**Data supplied:**
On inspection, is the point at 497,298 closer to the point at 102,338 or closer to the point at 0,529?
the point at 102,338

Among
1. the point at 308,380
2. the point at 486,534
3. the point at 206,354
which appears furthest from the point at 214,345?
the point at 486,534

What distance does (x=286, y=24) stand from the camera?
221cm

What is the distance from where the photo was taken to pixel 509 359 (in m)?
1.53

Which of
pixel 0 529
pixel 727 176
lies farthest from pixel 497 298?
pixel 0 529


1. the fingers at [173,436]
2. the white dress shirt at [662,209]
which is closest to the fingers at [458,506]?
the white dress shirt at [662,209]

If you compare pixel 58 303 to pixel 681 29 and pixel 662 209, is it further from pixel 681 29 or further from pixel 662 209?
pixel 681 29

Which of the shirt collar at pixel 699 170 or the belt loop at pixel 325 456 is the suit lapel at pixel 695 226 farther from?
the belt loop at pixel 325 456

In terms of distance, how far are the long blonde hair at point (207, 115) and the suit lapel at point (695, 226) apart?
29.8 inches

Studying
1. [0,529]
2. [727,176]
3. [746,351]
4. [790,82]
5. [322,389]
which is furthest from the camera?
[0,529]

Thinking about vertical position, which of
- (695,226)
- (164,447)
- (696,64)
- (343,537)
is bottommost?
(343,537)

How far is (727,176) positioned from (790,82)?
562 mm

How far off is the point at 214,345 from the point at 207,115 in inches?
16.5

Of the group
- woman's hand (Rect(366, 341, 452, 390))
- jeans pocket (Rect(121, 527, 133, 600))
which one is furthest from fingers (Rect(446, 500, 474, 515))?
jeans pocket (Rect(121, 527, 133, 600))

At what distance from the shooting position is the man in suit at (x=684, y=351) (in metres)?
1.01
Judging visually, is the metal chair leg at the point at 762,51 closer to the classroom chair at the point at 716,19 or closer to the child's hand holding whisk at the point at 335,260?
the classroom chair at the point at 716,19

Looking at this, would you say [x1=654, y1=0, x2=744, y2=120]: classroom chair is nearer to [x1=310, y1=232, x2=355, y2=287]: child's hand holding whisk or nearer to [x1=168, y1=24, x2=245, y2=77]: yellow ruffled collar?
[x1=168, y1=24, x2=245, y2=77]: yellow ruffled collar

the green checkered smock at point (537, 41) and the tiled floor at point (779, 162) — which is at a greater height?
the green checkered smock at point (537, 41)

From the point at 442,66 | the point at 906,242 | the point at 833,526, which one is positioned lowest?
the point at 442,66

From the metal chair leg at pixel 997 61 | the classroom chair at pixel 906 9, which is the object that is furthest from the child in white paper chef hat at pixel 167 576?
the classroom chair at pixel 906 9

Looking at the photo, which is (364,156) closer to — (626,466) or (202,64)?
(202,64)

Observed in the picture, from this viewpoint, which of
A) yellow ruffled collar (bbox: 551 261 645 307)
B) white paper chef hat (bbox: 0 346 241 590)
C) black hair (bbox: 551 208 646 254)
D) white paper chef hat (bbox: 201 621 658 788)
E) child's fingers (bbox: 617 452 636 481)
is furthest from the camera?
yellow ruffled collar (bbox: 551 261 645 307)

**Exercise requirements:** Copy everything in the listing above, starting at the line that contains "Looking at the" and continuing to the end of the listing, with both ends included and nothing changed.

**Final result:**
Looking at the photo, which is (364,156) closer to — (626,466) or (202,64)?
(202,64)

Observed in the picture, from this viewpoint, which of
A) yellow ruffled collar (bbox: 551 261 645 307)
B) white paper chef hat (bbox: 0 346 241 590)
C) black hair (bbox: 551 208 646 254)
D) white paper chef hat (bbox: 201 621 658 788)
E) child's fingers (bbox: 617 452 636 481)
is furthest from the camera?
yellow ruffled collar (bbox: 551 261 645 307)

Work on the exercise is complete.